*Exercise brief:* What are the lines, word for word, from the line with "Perwoll sport" up to and including the line with "Amazon Punch Home" in the records below? Omit the pictures.

*Available data:*
######
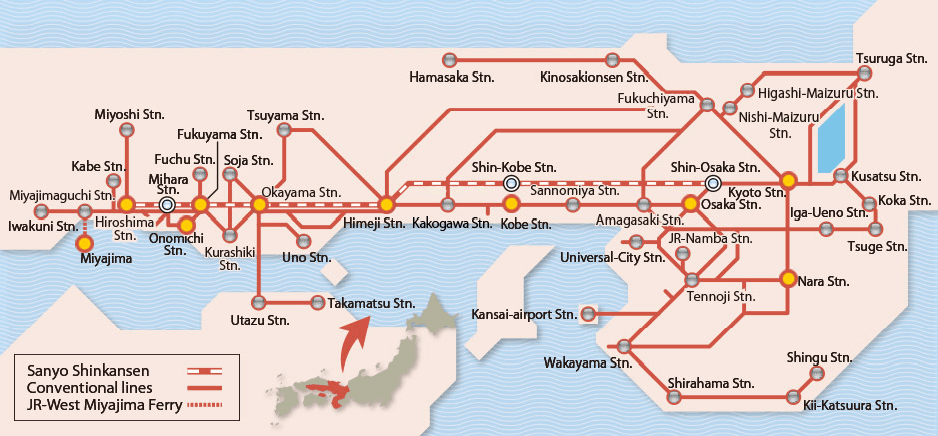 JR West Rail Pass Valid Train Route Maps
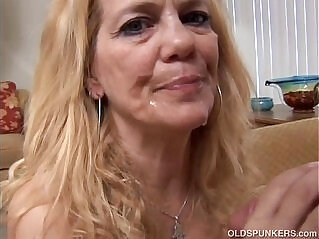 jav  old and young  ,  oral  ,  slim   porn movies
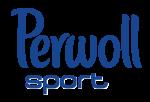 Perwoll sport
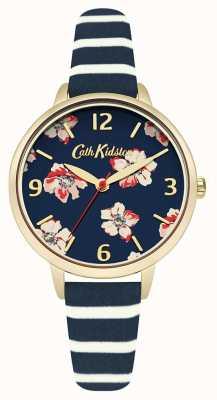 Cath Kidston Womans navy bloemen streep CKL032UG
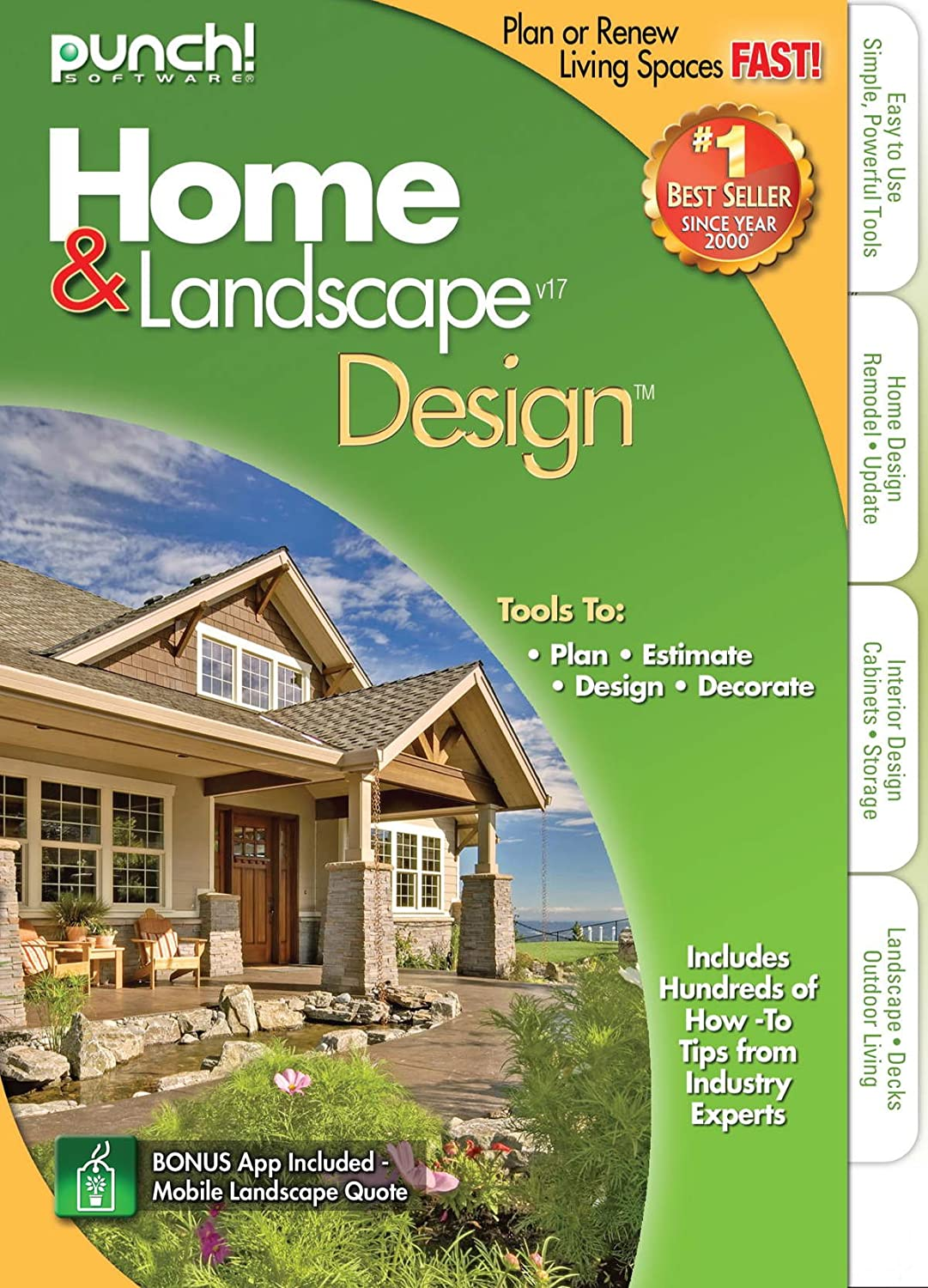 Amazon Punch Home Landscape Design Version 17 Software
######
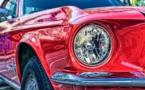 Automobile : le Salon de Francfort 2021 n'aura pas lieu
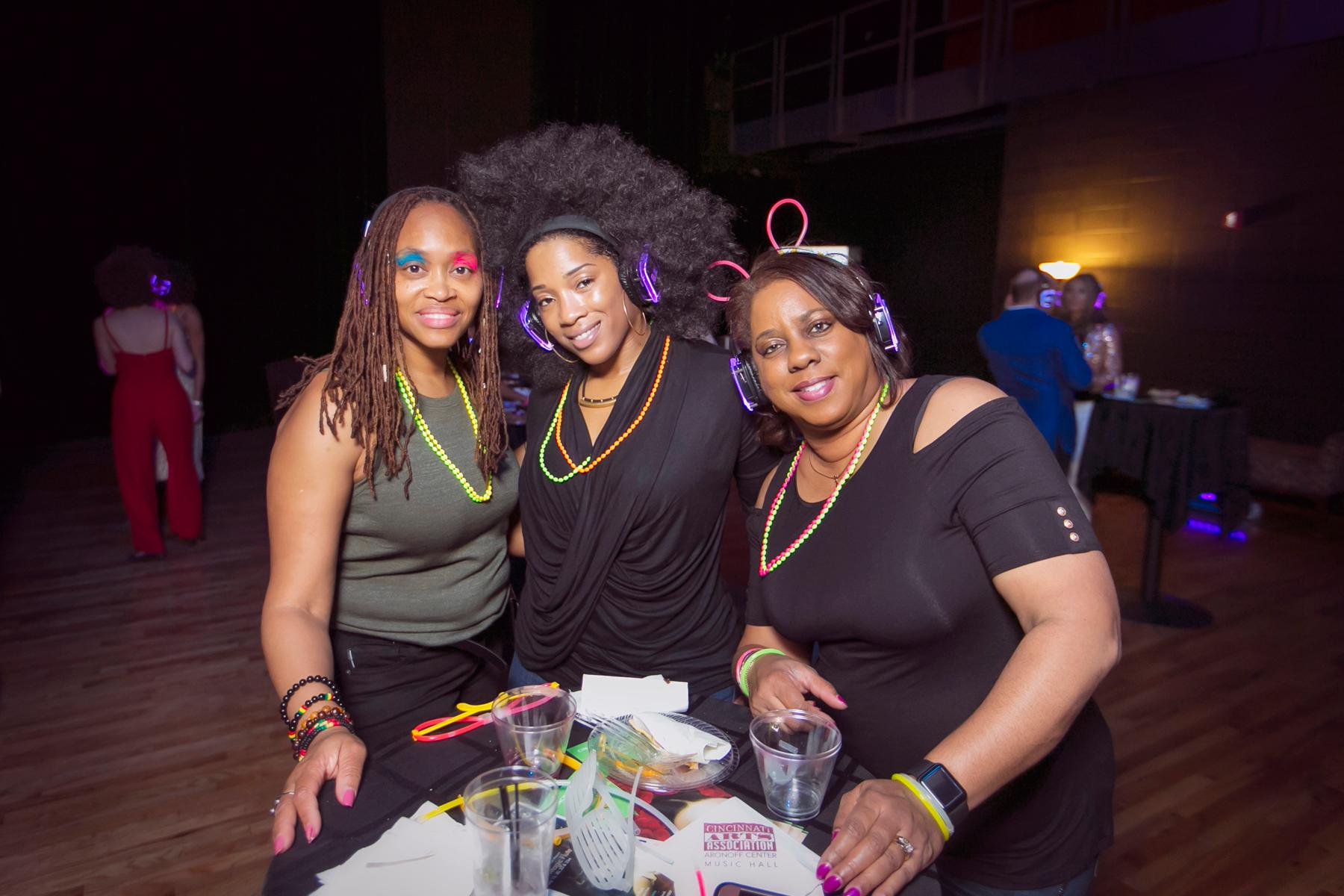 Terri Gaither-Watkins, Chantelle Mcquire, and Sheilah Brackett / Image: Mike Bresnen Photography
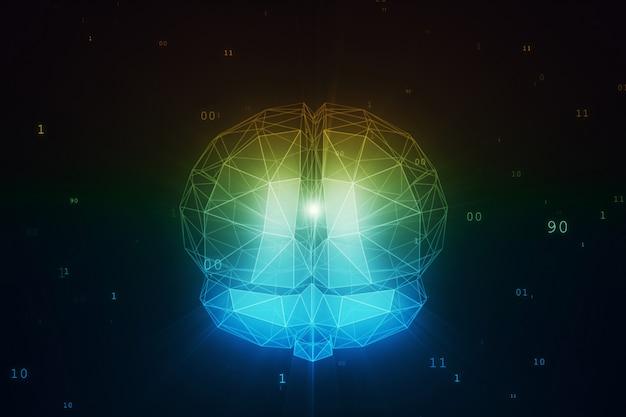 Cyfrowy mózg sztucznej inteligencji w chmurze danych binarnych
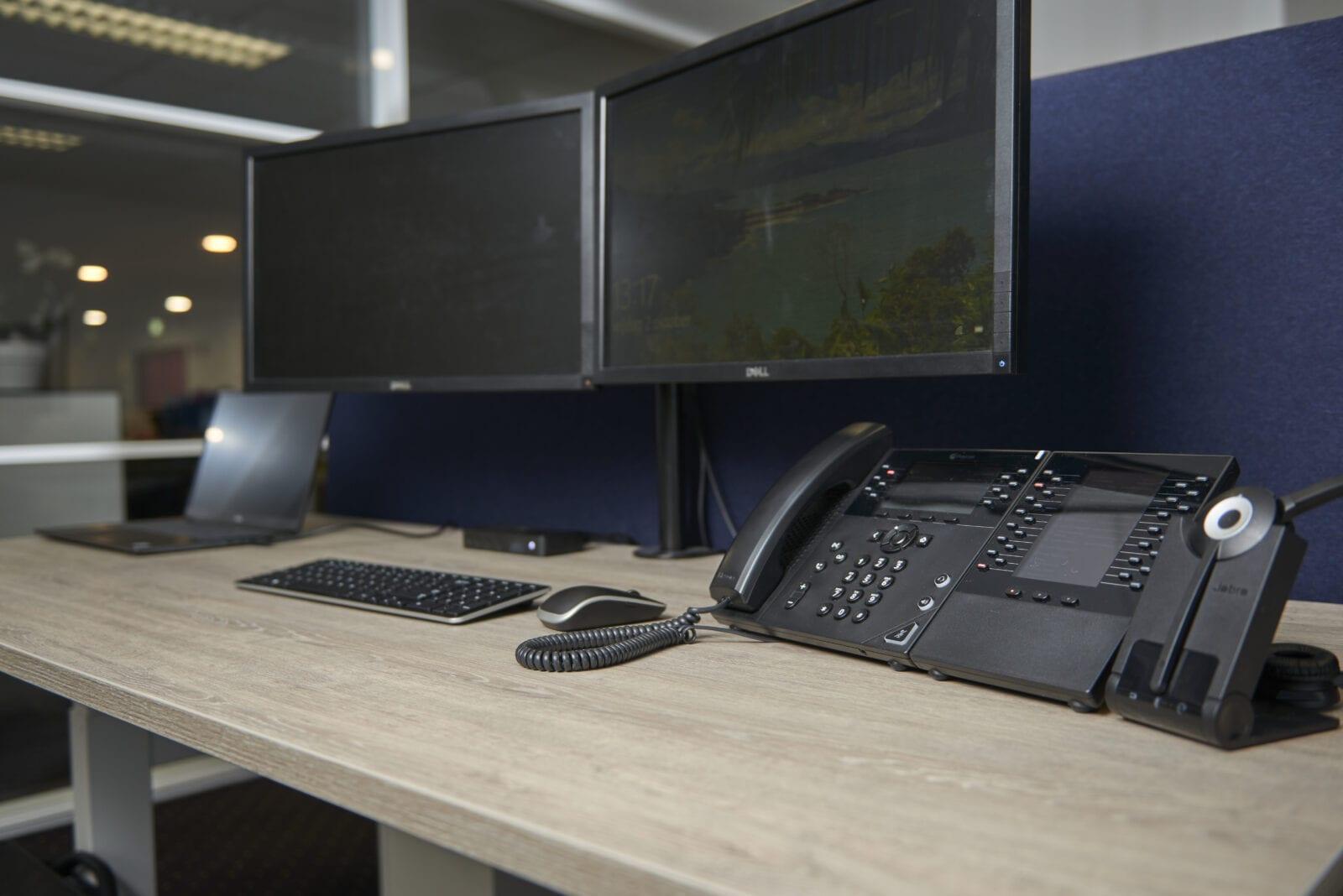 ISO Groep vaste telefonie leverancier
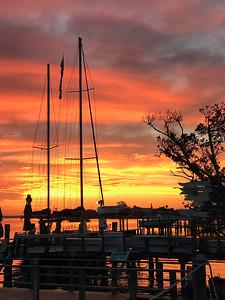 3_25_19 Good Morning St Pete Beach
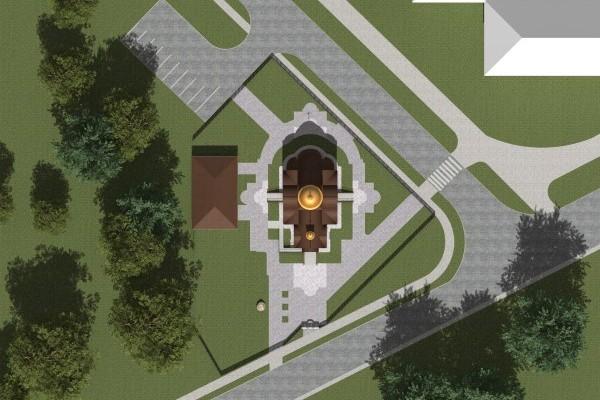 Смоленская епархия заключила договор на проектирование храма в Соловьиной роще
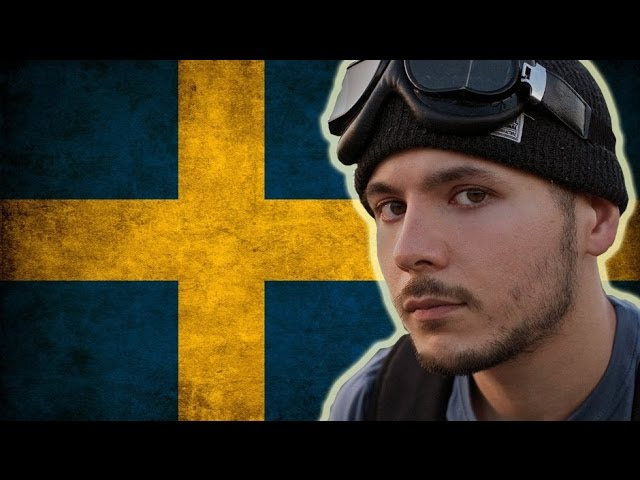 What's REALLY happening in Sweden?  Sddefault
######
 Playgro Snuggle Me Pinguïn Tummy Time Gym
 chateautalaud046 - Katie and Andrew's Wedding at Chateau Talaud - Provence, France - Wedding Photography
######
*Exercise output:*
 Perwoll sport
 Cath Kidston Womans navy bloemen streep CKL032UG
 Amazon Punch Home Landscape Design Version 17 Software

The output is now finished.